Bi-Weekly Brief for January 17, 2022

Bi-Weekly Brief for January 17, 2022

A one page digest of Israel’s ongoing dispossession of Palestinian land and livelihoods, and Palestinian resistance. 

Amid the Occupation’s grinding daily brutality one death captures US attention 

The week of January 6 – 12 was a typical one in Palestine.  The Palestine Center for Human Rights documented 132 incursions into the West Bank by the Israeli army leading to 78 arrests, the violent suppression of protests, several settler attacks, at least 10 home demolitions and the near daily firing on Palestinian fishing boats and farmers in the Gaza Strip.  On Jan. 10, members of an Israeli undercover unit disguised as Palestinians fired at students at Birzeit University, seizing 5 of them for interrogation about student union activity.  One event got the attention of the US mediaState Department and Congress: on the night of Jan. 12, 80-year-old Omar Abdalmajeed As’ad, a US passport holder who had lived in Milwaukee, was taken from his car by soldiers as he returned to his home in Jiljilya near Ramallah.  He was handcuffed and blindfolded, and dragged to a nearby building that was under construction.  He was later found dead in the rubble, reportedly of a heart attack, with plastic handcuffs still attached to one wrist.  The army claimed As’ad had been “resisting a security inspection” after his car was stopped.  The State Department has demanded an investigation.  On Jan. 14, the new US Ambassador to Israel Thomas Nides said that “the Biden administration believes it must take care of the Palestinian people” and unlike his predecessor, he would not be visiting settlements.  
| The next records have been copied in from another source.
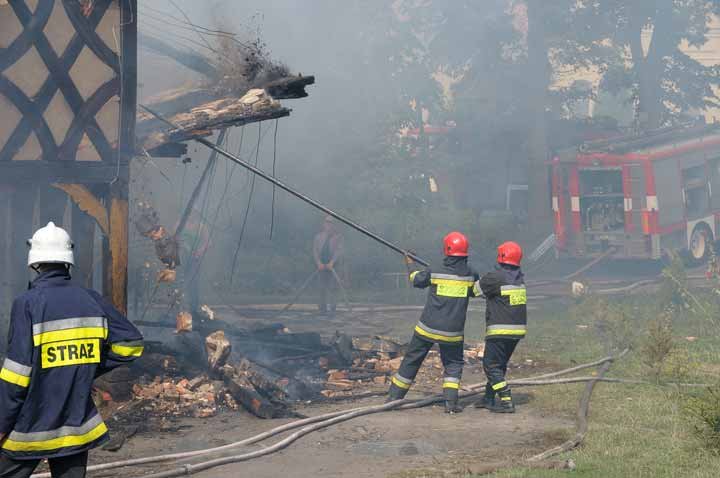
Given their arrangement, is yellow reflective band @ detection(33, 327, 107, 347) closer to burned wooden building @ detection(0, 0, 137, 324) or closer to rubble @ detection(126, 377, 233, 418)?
rubble @ detection(126, 377, 233, 418)

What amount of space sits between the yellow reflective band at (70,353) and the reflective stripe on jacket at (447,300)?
4426mm

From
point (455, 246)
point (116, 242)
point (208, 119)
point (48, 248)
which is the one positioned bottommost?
point (48, 248)

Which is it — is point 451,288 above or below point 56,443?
above

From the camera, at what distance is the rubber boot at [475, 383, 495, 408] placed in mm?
8852

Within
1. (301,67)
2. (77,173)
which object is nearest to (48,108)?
(77,173)

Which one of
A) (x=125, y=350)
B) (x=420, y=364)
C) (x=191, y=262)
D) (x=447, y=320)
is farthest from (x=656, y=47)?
(x=125, y=350)

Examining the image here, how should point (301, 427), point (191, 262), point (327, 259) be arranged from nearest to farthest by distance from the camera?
point (301, 427) → point (191, 262) → point (327, 259)

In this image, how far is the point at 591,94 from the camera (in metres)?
32.0

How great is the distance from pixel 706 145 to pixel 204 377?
17131 mm

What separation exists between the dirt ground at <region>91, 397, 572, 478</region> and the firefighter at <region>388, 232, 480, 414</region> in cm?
30

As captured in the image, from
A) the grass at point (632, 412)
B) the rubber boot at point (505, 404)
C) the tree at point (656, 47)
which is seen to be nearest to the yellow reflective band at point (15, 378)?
the grass at point (632, 412)

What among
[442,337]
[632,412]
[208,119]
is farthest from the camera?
[208,119]

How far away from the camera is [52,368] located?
4.60 metres

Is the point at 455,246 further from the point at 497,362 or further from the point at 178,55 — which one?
the point at 178,55
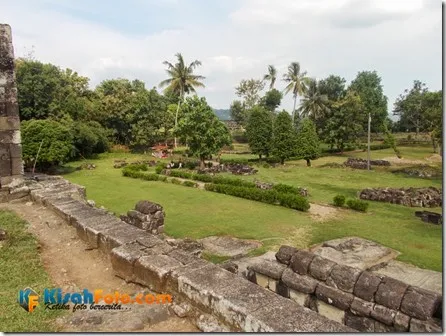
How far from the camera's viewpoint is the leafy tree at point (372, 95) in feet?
173

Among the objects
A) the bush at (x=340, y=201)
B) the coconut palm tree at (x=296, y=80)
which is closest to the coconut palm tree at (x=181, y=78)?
the coconut palm tree at (x=296, y=80)

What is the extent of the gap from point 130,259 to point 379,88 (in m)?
62.0

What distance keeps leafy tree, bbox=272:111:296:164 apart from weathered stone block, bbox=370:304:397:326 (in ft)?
96.2

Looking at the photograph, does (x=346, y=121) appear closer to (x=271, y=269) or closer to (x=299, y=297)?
(x=271, y=269)

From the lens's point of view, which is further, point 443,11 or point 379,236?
point 379,236

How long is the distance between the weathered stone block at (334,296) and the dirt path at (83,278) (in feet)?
9.70

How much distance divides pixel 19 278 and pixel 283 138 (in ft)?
103

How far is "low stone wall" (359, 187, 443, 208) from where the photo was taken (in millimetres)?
18688

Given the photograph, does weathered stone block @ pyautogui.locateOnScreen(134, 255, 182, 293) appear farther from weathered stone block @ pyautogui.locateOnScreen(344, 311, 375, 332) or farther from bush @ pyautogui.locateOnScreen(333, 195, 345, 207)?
bush @ pyautogui.locateOnScreen(333, 195, 345, 207)

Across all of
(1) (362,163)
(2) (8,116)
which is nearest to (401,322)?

Israel tries again to make the case that six Palestinian civil society groups are tied to ‘terrorism’

After Israel failed last year to convince European governments that Al Haq, Addameer, the Bisan Center, DCI-Palestine, the Union of Agricultural Work Committees and the Union of Palestinian Women’s Committees are terrorist groups aligned with the PFLP to which all funding should be cut,  it is making another attempt to do so, according to +972 Magazine. The publication has received a copy of a secret document which has been sent to various governments.  According to one western diplomat, “not a single piece of incriminating evidence has been presented.”   However, the Netherlands has put an end to funding the UAWC.  The time period during which the 6 organizations can appeal the ‘terrorist’ designation has been extended by Israel from Jan. 10 to Jan. 18.

JNF tree planting in the Naqab (Negev) sets off clashes that threaten Israel’s coalition government

There were 4 days of skirmishes and several injuries and arrests as Bedouin from the Naqab’s ‘unrecognized villages’ protested  as a form of ‘soft expulsion’ the Jewish National Fund’s tree planting near the village of Hura, where residents currently grow wheat. Mansour Abbas, head of the United Arab List, which is part of the coalition government and got nearly half its votes from the Naqab’s Bedouin who are citizens of Israel, has threatened to stop voting with the government if the planting proceeds, depriving it of its majority.  On Jan. 16, the Israeli Air Force and fighter planes of the US Middle East Central Command (CENTCOM) held a joint training session in the skies over the Naqab.

Water Fact

On January 9, Haaretz journalist Amira Hass reported that Israel had been delaying the entry of replacement parts that are urgently needed to fix and maintain the water and sewage infrastructure in the Gaza Strip which was severely damaged during the May 2021 offensive.   Not only has Israel barred the entry of so-called ‘dual use’ items, but it has imposed new prohibitions and application requirements, with the result that some 500 facilities are now experiencing dire shortages, leading to the deterioration in the quality and quantity of drinking water produced by the 100 small municipal and private desalination plants, and the dumping of only partially treated wastewater into the sea.  A ban instituted early last year barring the entry of steel pipes larger than 1.5 inches in diameter has meant that desalination and wastewater treatment plants damaged by bombing which require pipes of a diameter of two inches or more have gone un-repaired.